Мистер Ганн. Отведайте этого хереса, сэр. Пью ваше здоровье и весь к вашим услугам, сэр. Это вино, сэр, уступил мне в виде особого одолжения мой… гм!.. поставщик, который уделяет его своим клиентам только в небольших количествах и ввозит его, сэр, прямо из… гм… из…
Мистер Брэндон. Из Хереса, разумеется. В самом деле, мне думается, это самое лучшее вино, какое мне случалось в жизни пить – то есть, конечно, за столом простого горожанина.

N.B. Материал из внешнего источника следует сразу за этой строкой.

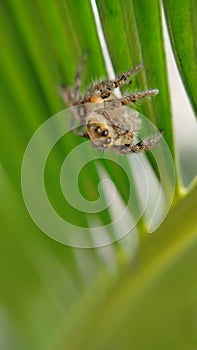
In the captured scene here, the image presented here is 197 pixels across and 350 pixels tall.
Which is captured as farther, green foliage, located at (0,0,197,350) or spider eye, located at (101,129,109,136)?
spider eye, located at (101,129,109,136)

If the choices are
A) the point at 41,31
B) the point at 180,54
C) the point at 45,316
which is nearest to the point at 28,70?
the point at 41,31

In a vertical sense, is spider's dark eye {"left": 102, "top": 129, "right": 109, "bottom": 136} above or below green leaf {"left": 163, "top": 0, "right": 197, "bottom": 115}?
below

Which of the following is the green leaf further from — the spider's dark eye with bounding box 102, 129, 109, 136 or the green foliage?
the spider's dark eye with bounding box 102, 129, 109, 136

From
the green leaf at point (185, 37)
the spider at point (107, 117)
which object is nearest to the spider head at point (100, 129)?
the spider at point (107, 117)

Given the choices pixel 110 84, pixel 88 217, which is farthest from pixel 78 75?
pixel 88 217

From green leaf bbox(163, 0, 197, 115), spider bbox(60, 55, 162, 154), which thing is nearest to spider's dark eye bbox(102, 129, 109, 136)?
spider bbox(60, 55, 162, 154)

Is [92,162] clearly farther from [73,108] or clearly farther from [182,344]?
[182,344]

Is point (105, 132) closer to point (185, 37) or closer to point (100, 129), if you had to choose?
point (100, 129)

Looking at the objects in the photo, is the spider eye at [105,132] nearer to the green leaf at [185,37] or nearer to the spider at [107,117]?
the spider at [107,117]
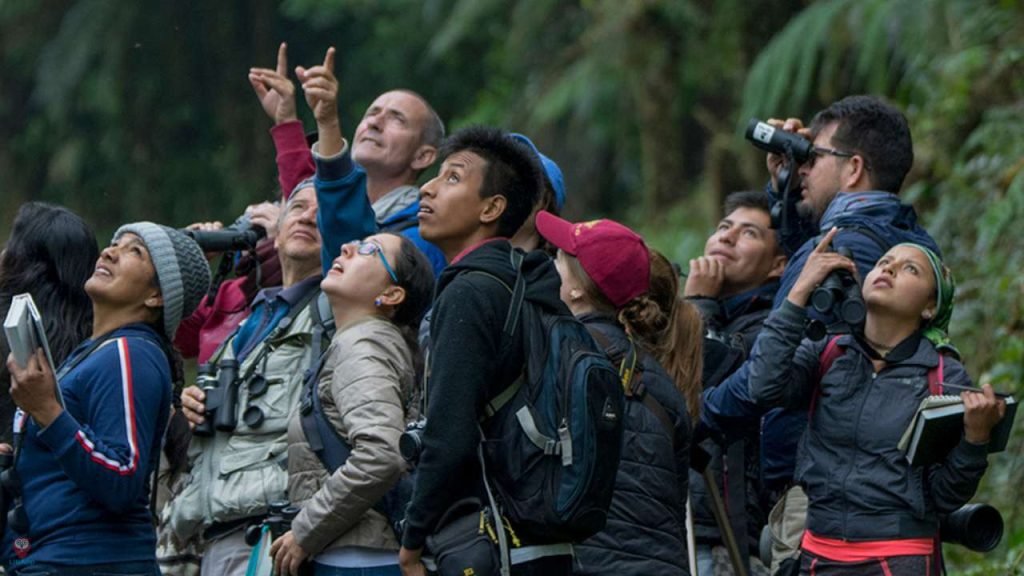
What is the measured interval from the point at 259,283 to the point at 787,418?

Миссис Ганн. Ах, конечно, стол простого горожанина!.. Мы не носим титулов, сэр(мистер Ганн, позвольте вас побеспокоить – еще ломтик от корочки, с краю), хотя мои бедные милые девочки, смею вас уверить, состоят в родстве – по их покойному отцу – кое с кем из первейшей аристократии в нашей стране.
Мистер Ганн. Чепуха, дорогая моя Джули. Ирландская аристократия, сами понимаете, какая ей цена? А кроме того, мне сдается, девочки не больше ей сродни, чем я.
Мисс Белла (мистеру Брэндону, доверительно). Бедный папа должен вам казаться ужасно вульгарным, мистер Брэндон.
Миссис Ганн. Ах, я понимаю, мистер Брэндон, вы, конечно, не привыкли к таким речам; и я вас очень прошу, уж вы извините мистеру Ганну эту грубость, сэр.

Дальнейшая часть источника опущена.